Là est le sens véritable de sa vie. Le militant est un être en quête de sens. Il cherche une autorité supérieure pouvant assurer la validité de ses actes et le décharger ainsi de l’angoisse et de la responsabilité de ses choix. Toute son activité est une revendication de pesanteur. Il souffre d’un manque d’idéal. L’idéologie, dès lors, est là, toute prête et quelle qu’elle soit, pour venir combler ce vide. Le militant est donc l’homme de l’adhésion : incapable de trouver en lui-même une cause ou un idéal, il le cherche en dehors de lui. Il faut pour cela qu’il identifie, au préalable, l’idéologie avec un sens de l’histoire. Qu’il y parvienne et il se sent investi d’une mission historique. Il se vit et se rêve comme l’objet ou l’agent de l’Histoire. En quête d’un idéal, agent d’une histoire toujours irréalisée, il est l’homme de l’abstraction. Il y agrège la totalité de son être. Comme on ne plaisante pas avec l’idéal et le Sens, il est l’homme de la pureté. Il exige le kitsch, l’ « accord fondamental avec l’être » selon Kundera, c’est-à-dire l’accord avec l’idéologie. Il est l’homme de la simplification. Volontiers agressif face à toute forme de contestation, mis en minorité il développe une pratique sectaire ; accédant aux organes du pouvoir, il devient autoritaire et n’hésite pas à user de la violence pour faire taire la contestation. En attendant, à l’intérieur, il organise les procès en traîtrise, exigeant de chacun une autocritique permanente, et, vis à vis de l’extérieur, il se mue en porte-parole de l’idéologie, enseignant à chacun les vérités héritées et s’irritant de l’inconséquence des « tièdes ». Fort de son expérience des milieux militants des années 1920-1930, c’est cette logique-là que résume Thirion :

‘« La loi sacrée, c’était la fidélité à la classe ouvrière, à son devenir historique et à son parti. En ne composant jamais avec les adversaires, en plaçant au-dessus de tout l’action et le service des intérêts supérieurs du prolétariat, j’accomplirais ma vie. C’était, en fait, une nouvelle version de la conquête du salut éternel. »2633

Une telle quête a, bien entendu, quelque chose d’héroïque. Le militant est le martyr de l’Histoire, l’homme du sacrifice de soi. Aliénant sa vie présente au service d’un futur hypothétique (qu’il accepte avec résignation de ne peut-être jamais connaître), il fait taire son corps, ses désirs au nom de l’abstraction supérieure : la hiérarchie du parti, l’Etat, l’Histoire. Il en tire un indéniable sentiment de grandeur. Tant qu’il identifie son supérieur, l’idéologue suprême, à l’agent suprême de l’Histoire, il peut vivre dans le culte d’un chef qu’il vénère comme un Dieu. Mais ce dernier peut déchoir. Ne tirant son prestige que de l’idéologie, s’il trahit l’idéologie ou si l’idéologie le trahit, tout son pouvoir s’effondre aussitôt. A quelques rares fidèles près, le militant est donc aussi l’homme de la trahison. Formé à bonne école, excellant désormais en apprenti idéologue, il ne reconnaît pour seul chef, en dernière instance, que l’Histoire. Staline en vient à déchoir de son rôle ? Ses trahisons envers l’idéologie deviennent trop évidentes ? Le militant, un moment abattu, lui trouvera vite une idole de remplacement : ce sera Mao, pourquoi pas ? Il ira là où souffle le vent de l’Histoire.

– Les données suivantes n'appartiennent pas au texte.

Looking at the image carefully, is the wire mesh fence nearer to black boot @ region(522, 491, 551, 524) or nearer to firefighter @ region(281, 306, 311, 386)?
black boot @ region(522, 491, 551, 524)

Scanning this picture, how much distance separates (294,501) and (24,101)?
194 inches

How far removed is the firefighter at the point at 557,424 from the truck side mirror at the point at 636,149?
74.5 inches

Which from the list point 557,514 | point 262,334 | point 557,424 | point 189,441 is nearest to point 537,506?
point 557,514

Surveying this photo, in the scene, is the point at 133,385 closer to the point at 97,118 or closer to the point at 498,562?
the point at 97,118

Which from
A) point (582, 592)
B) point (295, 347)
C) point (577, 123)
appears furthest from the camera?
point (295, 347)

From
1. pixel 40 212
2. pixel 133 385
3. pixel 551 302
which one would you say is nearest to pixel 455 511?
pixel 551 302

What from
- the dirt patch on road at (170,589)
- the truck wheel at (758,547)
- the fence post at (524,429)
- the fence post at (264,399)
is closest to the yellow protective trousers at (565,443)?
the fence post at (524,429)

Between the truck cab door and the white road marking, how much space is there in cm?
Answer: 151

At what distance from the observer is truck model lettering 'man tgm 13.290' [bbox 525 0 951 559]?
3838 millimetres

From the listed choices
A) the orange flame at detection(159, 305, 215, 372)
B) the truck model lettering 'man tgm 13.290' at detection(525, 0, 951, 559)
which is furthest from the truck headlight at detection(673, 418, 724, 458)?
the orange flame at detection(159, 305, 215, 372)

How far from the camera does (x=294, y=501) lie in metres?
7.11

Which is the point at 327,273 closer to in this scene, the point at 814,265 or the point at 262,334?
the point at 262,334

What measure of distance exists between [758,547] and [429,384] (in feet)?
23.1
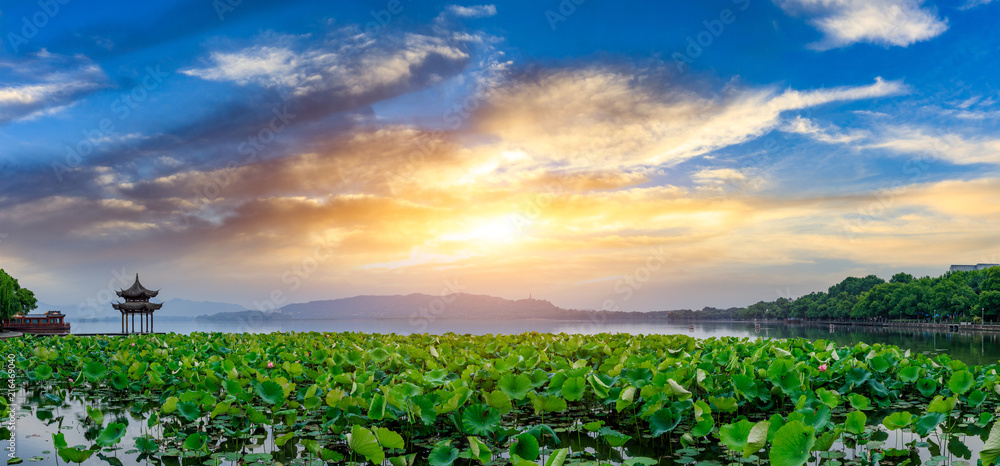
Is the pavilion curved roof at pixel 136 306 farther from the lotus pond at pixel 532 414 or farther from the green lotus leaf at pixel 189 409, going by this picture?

Dans la mesure où le militant est l’homme du système, il est l’homme du déterminisme historique. Luttant pour un idéal qui n’est autre que la clôture du système, il postule un sens déterminé de l’Histoire qu’il s’agit de faire advenir. En ce sens, il est hégélien. Le jour, pourtant, où son système historique s’effondre, soit qu’il ne trouve plus personne autour de lui pour l’incarner soit qu’il commence à douter face à cette transformation historique pronostiquée qui n’advient toujours pas, pire même, qui tend à s’éloigner ou qui s’effondre face à l’évidence d’un développement historique contraire, il est désemparé. Avec l’effondrement de son système de compréhension, c’est tout qui s’effondre. La voilà sans plus aucun repère, confronté au même désespérant vide de sens qui l’avait poussé à s’engouffrer dans les bras rassurants de l’idéologie. Confronté à un fait historique qui contredit ou ne rentre pas dans son système, il est incapable de savoir comment réagir. Ainsi, le militant qui observe l’effondrement de ses croyances idéologiques dans les années 1970 se retrouve totalement perdu face à une situation nouvelle qu’il ne comprend pas. Par un terrible effet de retour de bâton, l’effondrement de sa croyance idéologique a souvent sur lui un effet dévastateur. Il déclare, déçu et amer, que tout est fini, qu’on ne l’y reprendra plus. Il peut même devenir, comme ce fut si souvent le cas, le plus cynique des conservateurs. Le champ de la contestation lui est fermé ? C’est qu’il s’était trompé : le véritable sens de l’Histoire, c’est moi, ici, maintenant. A l’heure du spectaculaire intégré, plus aveugle que jamais, il peut très bien devenir le plus fidèle apôtre de l’idéologie matérialisée cette fois-ci. Voilà sans doute comment, en quelques décennies, nous avons pu passer de l’ère hyper-politisée des grandes causes à celle cynique de la politique-gestion.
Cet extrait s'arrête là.